1 9-inch pastry shell of your choice, partially baked (see note)

Preheat oven to 425°F (220°C).

Take the eggplant and zucchini slices and toss in a large bowl with a generous sprinkling of salt. Transfer the slices to a colander and leave to drain.

In a medium skillet over medium-low heat, cook the onions and shallots in bit of olive oil, stirring occasionally. After about 20 minutes, or when the onions and shallots are lightly-caramelized and starting to catch in places, add the garlic. Cook for about 3 minutes more, so that the garlic has chance to mellow and soften. Pour in the vinegar to deglaze the pan, scraping and the bottom of the skillet with your spoon to pick up any brown bits. Cook for a minute or so, until most of the vinegar has evaporated. Remove the vegetables from the heat and stir in the thyme. Set aside.

Pat dry the eggplant and zucchini on a (non-terrycloth) kitchen towel.
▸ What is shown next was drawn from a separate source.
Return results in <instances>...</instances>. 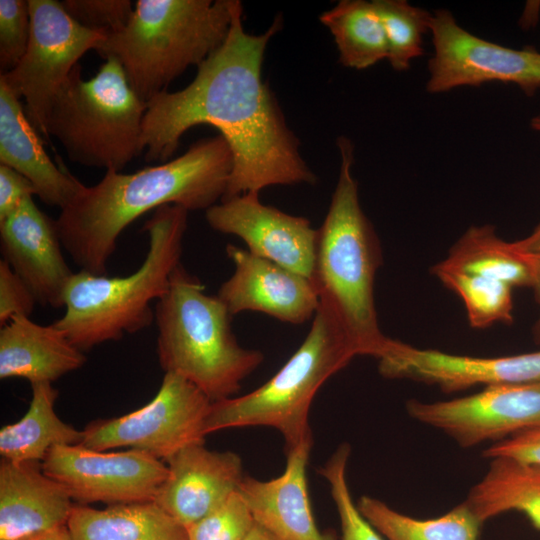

Coat the eggplant, zucchini and tomatoes in olive oil lay them out in a single layer on baking sheets. Season all with pepper, the tomatoes with salt too. Roast vegetables in the preheated oven, working in batches, until the vegetables are just beginning to brown in spots, around 20 minutes. Although the tomatoes were too delicate for such a procedure, I flipped the eggplant and zucchini over halfway through roasting. You want them tender, but not falling apart.

When the vegetables are done, remove from the oven and turn down the temperature to 350°F (175°C).

Beat the goat's cheese in a small bowl, with a drizzle of olive oil if needed, until creamy. With an offset spatula, spread the cheese over the parbaked pastry crust. Layer in the caramelized onions, then the eggplant, next the zucchini, and finally the tomatoes. Tear the fresh mozzarella into rough chunks over all. Using a vegetable peeler, shave a few large, thin shards of Parmesan on top.

Bake in the preheated over for 30 minutes, until the cheese is melted and beginning to brown. Allow to cool for a few minutes before serving, with a sprinkling of fresh thyme leaves to finish.

Makes 1 9-inch tart.

Notes:

• Yesterday I used an all-butter pâte brisée from Martha Stewart, making the full recipe and sending a second tart off to loved ones. I did make one change, using 1 tablespoon of vinegar (in this case white balsamic, usually apple cider vinegar) in place of an equal amount of ice water. I also make this crust with 1/2 cup of whole wheat flour instead of using all white.
• This was especially good the next day, gently warmed and served with a soft-yolked fried egg for brunch.